L’article ne manque pas d’intérêt, et mériterait de se replacer dans une analyse plus fouillée de l’évolution de notre société.

La France a longtemps méprisé la réussite financière, d’un point de vue général, même si elle faisait dans le même temps preuve d’une certaine hypocrisie. Il a en tout cas été longtemps malvenu d’étaler ses richesses. L’effet pervers en a été une frilosité excessive des élites pour le métier d’entrepreneur : le créateur d’entreprise a généralement, en effet, souvent pour motivation (pas uniquement bien sûr) de faire fortune, passion souvent jugée malsaine. Les élites françaises se sont donc retrouvées dans la haute administration et/ou au conseil d’administration de grands groupes sans passer par la case entreprenariat. Il suffit d’ailleurs de noter que l’immense majorité des grands groupes français est d’âge ancien, contrairement à des pays plus dynamiques. Ceci avait une double conséquence : un manque d’entreprenariat, et donc de création d’entreprises et de richesse (et d’emplois), et une gestion frileuse des grands groupes français.

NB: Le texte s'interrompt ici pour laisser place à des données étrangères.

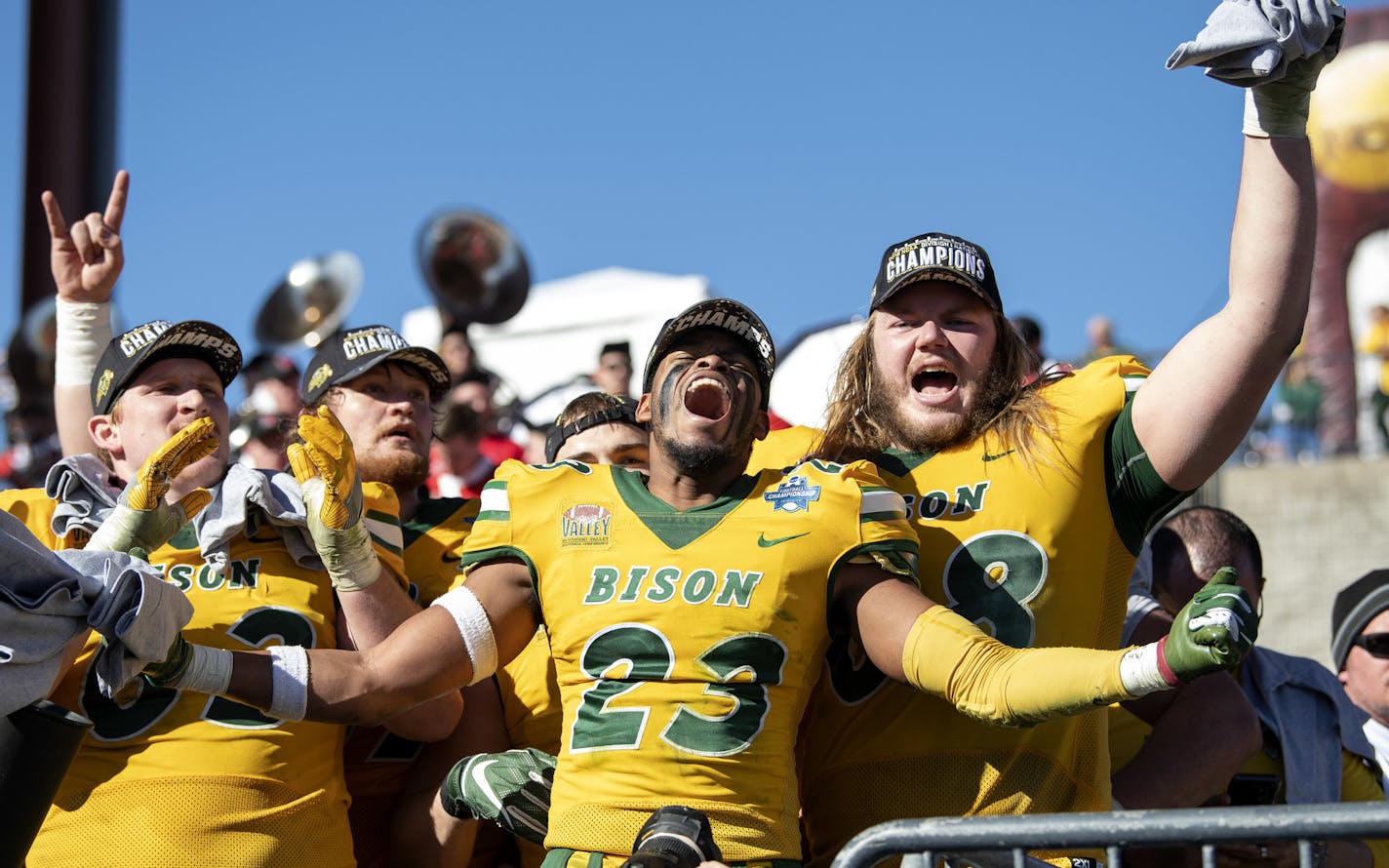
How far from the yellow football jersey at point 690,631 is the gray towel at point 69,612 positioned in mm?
716

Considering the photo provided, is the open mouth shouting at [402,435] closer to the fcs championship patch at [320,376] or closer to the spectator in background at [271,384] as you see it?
the fcs championship patch at [320,376]

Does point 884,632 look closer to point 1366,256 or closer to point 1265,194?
point 1265,194

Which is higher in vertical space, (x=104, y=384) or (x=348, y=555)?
(x=104, y=384)

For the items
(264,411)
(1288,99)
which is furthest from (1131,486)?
(264,411)

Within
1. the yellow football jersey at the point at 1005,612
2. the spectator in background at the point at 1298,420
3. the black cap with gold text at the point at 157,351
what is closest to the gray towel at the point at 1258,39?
the yellow football jersey at the point at 1005,612

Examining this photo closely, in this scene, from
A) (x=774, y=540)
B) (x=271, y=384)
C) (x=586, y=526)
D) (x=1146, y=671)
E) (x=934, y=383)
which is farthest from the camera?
(x=271, y=384)

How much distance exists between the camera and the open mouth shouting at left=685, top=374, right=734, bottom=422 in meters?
3.56

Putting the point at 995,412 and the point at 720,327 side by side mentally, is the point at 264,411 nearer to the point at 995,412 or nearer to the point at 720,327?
the point at 720,327

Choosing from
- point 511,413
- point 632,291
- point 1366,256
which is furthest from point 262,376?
point 1366,256

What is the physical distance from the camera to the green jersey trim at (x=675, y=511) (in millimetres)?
3410

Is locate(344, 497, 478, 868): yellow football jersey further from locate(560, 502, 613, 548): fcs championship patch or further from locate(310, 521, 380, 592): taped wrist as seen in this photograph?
locate(560, 502, 613, 548): fcs championship patch

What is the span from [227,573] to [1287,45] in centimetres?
276

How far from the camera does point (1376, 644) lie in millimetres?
4738

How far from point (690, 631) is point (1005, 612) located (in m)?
0.76
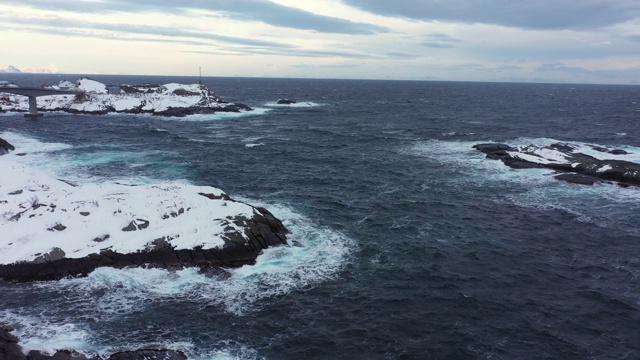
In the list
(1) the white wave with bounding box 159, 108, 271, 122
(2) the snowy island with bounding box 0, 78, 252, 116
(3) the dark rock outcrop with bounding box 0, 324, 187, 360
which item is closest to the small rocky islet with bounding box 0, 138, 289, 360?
(3) the dark rock outcrop with bounding box 0, 324, 187, 360

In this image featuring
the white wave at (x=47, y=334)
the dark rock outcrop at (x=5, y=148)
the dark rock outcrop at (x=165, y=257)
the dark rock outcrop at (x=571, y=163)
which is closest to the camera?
the white wave at (x=47, y=334)

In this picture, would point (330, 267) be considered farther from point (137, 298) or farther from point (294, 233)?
point (137, 298)

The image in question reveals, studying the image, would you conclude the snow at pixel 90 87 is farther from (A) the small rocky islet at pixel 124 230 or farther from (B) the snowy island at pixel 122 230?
(B) the snowy island at pixel 122 230

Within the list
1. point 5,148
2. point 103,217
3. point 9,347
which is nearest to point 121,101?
point 5,148

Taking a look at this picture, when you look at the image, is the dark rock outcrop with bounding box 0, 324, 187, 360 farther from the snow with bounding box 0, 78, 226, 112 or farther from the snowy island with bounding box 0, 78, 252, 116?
the snow with bounding box 0, 78, 226, 112

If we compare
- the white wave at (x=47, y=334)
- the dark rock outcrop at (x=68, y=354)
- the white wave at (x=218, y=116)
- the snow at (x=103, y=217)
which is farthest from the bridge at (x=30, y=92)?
the dark rock outcrop at (x=68, y=354)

On aurait donc pu espérer qu’avec l’arrivée au pouvoir de Nicolas Sarkozy, cette catégorie de la population aurait été favorisée, à la faveur de son goût pour la réussite individuelle. et un certain rééquilibrage eût pu avoir lieu.

Il semble hélas qu’il n’en est rien : comme l’indique l’auteur, si la vision de la société du Président de la République accorde effectivement une place très importante à la réussite financière, sa politique récompense d’abord le capital, et donc la situation de rente, et non le risque de l’entreprenariat.

On se retrouve donc dans une situation à l’américaine, qui se caractérise de façon croissante par la même dérive : une société individualiste, où le riche existant, l’héritier, et non le créateur de richesse est favorisé. Cette dérive américaine est récente mais inquiétante, au point qu’un certain nombre des américains les plus fortunés ont réclamé le retour à une taxation plus lourde à la fois sur le capital et sur l’héritage. Il faut d’ailleurs noter qu’il existe une longue tradition de création de fondations aux États-Unis, les plus riches préférant léguer leur fortune à des fondations plutôt qu’à leurs héritiers directs, contrairement à ce qui se passe en France.

Le changement sociétal proposé par Nicolas Sarkozy est donc bien un changement de valeurs, où l’argent n’est plus méprisé mais bien reconnu comme seul vecteur de réussite, sans que la création de richesse soit elle appréciée.

Plutôt que de s’entourer de nouveaux entrepreneurs, le Président de la République étale donc ses relations avec des puissants, souvent intimement liés aux affaires de l’État. Si l’on ajoute ceci avec leur proximité avec les groupes de médias, on peut comprendre le malaise exprimé par l’auteur.

Cette « collusion » est-elle sans risque ? De récents scandales, justement aux Etats-Unis ou en Italie, viennent nous rappeler que cette proximité n’est pas sans danger (il suffit de regarder les nombreuses affaires liées au vice-président américain ou à l’ancien président du conseil italien).

En directe opposition avec la tradition Française, Allemande ou des pays nordique, le Président de la République adopte un style qui semble emprunter au modèle anglo-saxon ses aspects les plus contestables (la valorisation de l’argent-puissance) sans y adjoindre les aspects les plus moteurs (le soutien à l’entreprenariat).

C’est donc à une révolution de valeurs que l’on assiste, et à une opposition frontale avec le modèle « européen » prôné le plus clairement par François Bayrou, où réussite professionnelle ou financière ne constitue qu’un élément parmis d’autres (famille, liens sociaux...) de la réussite.